We require ALL pets to be up to date on their Rabies vaccination. Dogs are required to be up to date on the Distemper (DA2PP) combo and cats are required to be up to date on the FVRCP combo vaccination. Please note, proof of these vaccinations from a qualified veterinarian will need to be provided prior to or during your appointment. If your pet is not up to date on these vaccinations, they will receive them the day of surgery. Bloodwork is required for all pets five years and older. All cats must be in a sturdy appropriate size carrier and all dogs on leashes.

Please note we accept cash, CareCredit, Scratchpay, VetBilling, and most major credit cards (no American Express or Checks). Full payment is due when your pet is ready to pick up.

Will My Pet Receive a Tattoo?

Yes! All pets will receive a small, straight-line green tattoo near the incision site or abdomen. The tattoo will let future caregivers know that your pet has been fixed if a situation arises where you are unable to, and it’s especially helpful if your pet were ever lost and found.

What is Cryptorchid?

Cryptorchidism is a condition in which a male dog’s testicles have not completely descended into the scrotum. Descent to the final scrotal position should be completed by two months of age. If the testicles have not descended by six months of age, they are considered cryptorchid or retained. Left unchecked, this condition can lead to pain during urination, secondary infections, and cancer.

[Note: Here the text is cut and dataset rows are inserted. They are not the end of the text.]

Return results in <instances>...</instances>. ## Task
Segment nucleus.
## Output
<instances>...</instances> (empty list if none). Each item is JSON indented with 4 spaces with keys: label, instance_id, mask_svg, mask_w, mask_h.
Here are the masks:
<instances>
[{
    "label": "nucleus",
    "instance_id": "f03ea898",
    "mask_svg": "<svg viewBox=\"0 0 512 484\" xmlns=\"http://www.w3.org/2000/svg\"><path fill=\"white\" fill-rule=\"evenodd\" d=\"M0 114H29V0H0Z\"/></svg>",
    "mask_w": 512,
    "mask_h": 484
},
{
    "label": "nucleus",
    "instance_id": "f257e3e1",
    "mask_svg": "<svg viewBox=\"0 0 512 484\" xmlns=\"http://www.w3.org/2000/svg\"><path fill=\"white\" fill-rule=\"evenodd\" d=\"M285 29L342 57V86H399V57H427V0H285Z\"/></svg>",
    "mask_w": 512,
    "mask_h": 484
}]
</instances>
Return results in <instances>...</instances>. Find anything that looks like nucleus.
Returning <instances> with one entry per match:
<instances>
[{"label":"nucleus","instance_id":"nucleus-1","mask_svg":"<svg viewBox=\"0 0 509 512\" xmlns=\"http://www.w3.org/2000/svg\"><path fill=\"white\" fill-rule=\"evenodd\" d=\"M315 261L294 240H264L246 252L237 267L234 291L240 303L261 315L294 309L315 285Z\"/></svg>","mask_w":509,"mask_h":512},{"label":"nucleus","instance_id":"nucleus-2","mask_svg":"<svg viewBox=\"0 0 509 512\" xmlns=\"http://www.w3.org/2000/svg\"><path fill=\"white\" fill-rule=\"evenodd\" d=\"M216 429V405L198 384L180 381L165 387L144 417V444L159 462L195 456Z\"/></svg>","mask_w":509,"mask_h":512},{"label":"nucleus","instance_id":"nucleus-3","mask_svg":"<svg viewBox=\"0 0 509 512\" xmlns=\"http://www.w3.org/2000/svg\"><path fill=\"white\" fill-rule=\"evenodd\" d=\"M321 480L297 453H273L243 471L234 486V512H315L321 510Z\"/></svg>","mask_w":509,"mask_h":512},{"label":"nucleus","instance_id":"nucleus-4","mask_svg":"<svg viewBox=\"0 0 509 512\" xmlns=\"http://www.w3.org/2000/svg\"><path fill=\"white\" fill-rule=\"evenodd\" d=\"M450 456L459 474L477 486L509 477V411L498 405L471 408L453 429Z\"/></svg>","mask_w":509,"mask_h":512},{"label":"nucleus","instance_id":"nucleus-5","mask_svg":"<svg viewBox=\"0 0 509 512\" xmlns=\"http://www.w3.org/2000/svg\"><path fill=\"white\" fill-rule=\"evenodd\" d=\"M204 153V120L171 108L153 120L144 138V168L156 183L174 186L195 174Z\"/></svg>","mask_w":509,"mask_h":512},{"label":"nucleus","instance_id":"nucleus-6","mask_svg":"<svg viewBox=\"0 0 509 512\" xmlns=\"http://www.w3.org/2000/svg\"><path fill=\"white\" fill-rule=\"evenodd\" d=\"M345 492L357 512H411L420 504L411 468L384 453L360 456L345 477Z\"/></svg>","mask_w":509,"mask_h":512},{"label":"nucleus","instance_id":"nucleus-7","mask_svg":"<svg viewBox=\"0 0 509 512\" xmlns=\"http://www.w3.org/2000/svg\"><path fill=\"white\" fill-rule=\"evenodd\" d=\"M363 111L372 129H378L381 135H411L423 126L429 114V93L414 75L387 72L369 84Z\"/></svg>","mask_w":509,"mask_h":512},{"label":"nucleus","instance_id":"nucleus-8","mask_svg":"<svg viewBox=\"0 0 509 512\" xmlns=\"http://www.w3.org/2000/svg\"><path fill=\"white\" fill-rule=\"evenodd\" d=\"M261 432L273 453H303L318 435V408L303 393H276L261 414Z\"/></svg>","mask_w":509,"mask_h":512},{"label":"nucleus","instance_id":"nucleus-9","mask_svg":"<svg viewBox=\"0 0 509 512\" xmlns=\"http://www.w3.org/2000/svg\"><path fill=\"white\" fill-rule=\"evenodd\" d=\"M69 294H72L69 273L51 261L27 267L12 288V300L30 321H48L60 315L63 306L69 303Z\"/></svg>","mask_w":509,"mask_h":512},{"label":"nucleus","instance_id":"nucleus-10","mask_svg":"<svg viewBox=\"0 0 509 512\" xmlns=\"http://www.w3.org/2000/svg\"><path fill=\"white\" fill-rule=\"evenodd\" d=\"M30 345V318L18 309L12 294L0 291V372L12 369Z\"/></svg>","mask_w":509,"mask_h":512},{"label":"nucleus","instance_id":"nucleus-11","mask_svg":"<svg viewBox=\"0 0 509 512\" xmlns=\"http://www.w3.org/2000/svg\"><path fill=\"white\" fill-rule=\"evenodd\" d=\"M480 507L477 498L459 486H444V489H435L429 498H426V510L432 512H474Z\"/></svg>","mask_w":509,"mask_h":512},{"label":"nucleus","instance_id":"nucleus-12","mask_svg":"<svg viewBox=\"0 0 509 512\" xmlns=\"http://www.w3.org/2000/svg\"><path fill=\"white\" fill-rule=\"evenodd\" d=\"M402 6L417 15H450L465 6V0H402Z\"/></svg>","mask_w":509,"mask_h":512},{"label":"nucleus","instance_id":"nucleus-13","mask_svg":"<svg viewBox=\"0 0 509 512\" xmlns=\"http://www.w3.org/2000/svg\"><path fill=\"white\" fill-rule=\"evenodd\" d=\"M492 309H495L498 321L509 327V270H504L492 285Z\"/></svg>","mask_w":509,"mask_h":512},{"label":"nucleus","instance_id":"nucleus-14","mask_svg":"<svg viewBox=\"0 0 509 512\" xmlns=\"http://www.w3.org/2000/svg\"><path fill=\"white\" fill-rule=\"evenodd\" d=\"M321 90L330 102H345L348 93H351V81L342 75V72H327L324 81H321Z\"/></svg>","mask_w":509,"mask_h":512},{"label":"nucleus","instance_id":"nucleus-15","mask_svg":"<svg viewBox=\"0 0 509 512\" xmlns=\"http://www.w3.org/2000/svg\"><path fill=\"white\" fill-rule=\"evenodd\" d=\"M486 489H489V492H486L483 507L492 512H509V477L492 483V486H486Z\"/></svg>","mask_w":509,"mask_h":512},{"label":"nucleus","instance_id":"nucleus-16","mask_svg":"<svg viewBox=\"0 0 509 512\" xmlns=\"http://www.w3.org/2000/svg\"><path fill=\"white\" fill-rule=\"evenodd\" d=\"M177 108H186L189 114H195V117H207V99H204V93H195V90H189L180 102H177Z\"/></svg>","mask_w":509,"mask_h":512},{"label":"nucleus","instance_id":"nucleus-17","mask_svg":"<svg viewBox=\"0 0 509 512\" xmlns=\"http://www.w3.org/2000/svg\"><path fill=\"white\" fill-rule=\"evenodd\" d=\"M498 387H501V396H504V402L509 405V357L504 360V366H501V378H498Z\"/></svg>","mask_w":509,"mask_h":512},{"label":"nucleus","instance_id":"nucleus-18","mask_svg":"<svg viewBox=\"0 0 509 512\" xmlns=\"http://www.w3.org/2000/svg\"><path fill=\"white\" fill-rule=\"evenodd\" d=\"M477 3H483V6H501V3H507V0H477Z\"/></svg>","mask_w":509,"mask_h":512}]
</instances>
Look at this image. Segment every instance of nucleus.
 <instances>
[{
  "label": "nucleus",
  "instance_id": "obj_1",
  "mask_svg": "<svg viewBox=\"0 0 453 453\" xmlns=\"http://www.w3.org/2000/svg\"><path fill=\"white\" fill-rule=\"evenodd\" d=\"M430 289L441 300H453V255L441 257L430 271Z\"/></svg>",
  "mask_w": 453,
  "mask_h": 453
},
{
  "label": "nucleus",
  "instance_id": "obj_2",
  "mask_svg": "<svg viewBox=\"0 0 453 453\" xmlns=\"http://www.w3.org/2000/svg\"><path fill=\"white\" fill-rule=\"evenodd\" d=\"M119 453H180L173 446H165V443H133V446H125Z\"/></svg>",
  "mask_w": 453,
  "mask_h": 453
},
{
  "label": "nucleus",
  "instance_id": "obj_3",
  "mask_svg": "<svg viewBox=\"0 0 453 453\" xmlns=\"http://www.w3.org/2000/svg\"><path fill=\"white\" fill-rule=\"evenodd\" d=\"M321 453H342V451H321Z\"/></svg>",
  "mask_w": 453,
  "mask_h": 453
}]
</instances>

In most cases of cryptorchidism, the testicle is retained in the abdomen or in the inguinal canal (the passage through the abdominal wall into the genital region through which a testicle normally descends). Sometimes the testicle will be located just under the skin (in the subcutaneous tissues) in the groin region, between the inguinal canal and the scrotum. Neutering and removal of the retained testicle(s) are recommended as soon as possible. The prognosis is great for dogs that undergo surgery early before problems develop in the retained testicle. The surgery is relatively routine, and the outcomes are positive.

What is a Scrotal Ablation?

Scrotal ablation is the medical term referring to the surgical removal of the scrotum. The scrotum is the pouch-like sac that houses the testicles of a male animal. This procedure is most commonly performed on male dogs and rarely on cats. The procedure is usually done for one of three primary reasons. The most common reason for scrotal ablation is due to excessive fluid accumulation in the scrotum after neuter. This can occur because your dog has been too active post-surgically or has been licking his incision excessively after surgery. Older, larger breed dogs are more prone to this post-surgical complication. Scrotal ablation is also performed when there is a cancerous growth associated with the testicles and/or scrotum in an attempt to remove cancer altogether. A less common reason for scrotal ablation is when the scrotum is removed prophylactically, or as a preventive means, for a scrotal hematoma, which is the term that refers to the excessive accumulation of blood in the scrotum following neuter. If your dog has a scrotal ablation, you can expect him to have a fairly large incision, depending on the size of your dog or area affected, in the area where the scrotum was previously located. Healing time and post-surgical restrictions are no different than for routine neuter.